The patch will be incorporated into the forthcoming release, namely 2.4.8-beta1. But we will update you if this can be incorporated sooner.

Thanks

speller commented 6 months ago

@engcom-Hotel could you also make the patch available for 2.4.7?

engcom-Hotel commented 6 months ago

@speller I will update you on this soon.

andy-igoo commented 4 months ago

This was actually introduced in 2.4.6: https://github.com/magento/magento2/blob/2.4.6/app/code/Magento/Catalog/Model/Indexer/Product/Price/AbstractAction.php

We've experienced the indexing to not complete even though it was left running overnight from the end of the working day to the start of the new one due to a very large amount of prices; there's multiple stores, multiple customer groups and a lot of products.

I can see that the solution proposed at https://github.com/magento/magento2/pull/37701 has been rejected because indexes slow down table writes. However, the table writes are for a temporary table that is only involved in the indexing process and for the most part the tradeoff is better overall.
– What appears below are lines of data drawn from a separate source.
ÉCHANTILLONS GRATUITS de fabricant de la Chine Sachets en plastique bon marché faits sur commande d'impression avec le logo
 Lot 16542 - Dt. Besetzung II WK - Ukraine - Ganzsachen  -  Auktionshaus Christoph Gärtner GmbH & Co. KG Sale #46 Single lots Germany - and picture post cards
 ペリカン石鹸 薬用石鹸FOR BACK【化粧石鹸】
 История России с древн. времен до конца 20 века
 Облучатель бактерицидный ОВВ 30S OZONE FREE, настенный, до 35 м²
I also tried changing the sql query itself to improve performance. This worked well, but I've found the best results, for our case anyway, was to combine both the query change and add indexes to the temporary table catalog_product_index_price_tmp as in the pull request https://github.com/magento/magento2/pull/37701 (also linked above).

magento/vendor/magento/module-catalog/etc/db_schema.xml

        <constraint xsi:type="unique" referenceId="CAT_PRD_IDX_PRICE_TMP_ENTT_ID_CSTR_GROUP_ID_WS_ID">
            <column name="entity_id"/>
            <column name="customer_group_id"/>
            <column name="website_id"/>
        </constraint>

Note I've not fully tested data integrity yet with this. Probably be on Monday 17th I get back to look at that. I'll post a patch if all looks good then.

EDIT: See below

andy-igoo commented 4 months ago

This was actually introduced in 2.4.6: https://github.com/magento/magento2/blob/2.4.6/app/code/Magento/Catalog/Model/Indexer/Product/Price/AbstractAction.php

We've experienced the indexing to not complete even though it was left running overnight from the end of the working day to the start of the new one due to a very large amount of prices; there's multiple stores, multiple customer ....

On further testing we've found that the change on the sql query only makes a slight difference so in terms in risk and reward, it's probably better just leaving the query alone.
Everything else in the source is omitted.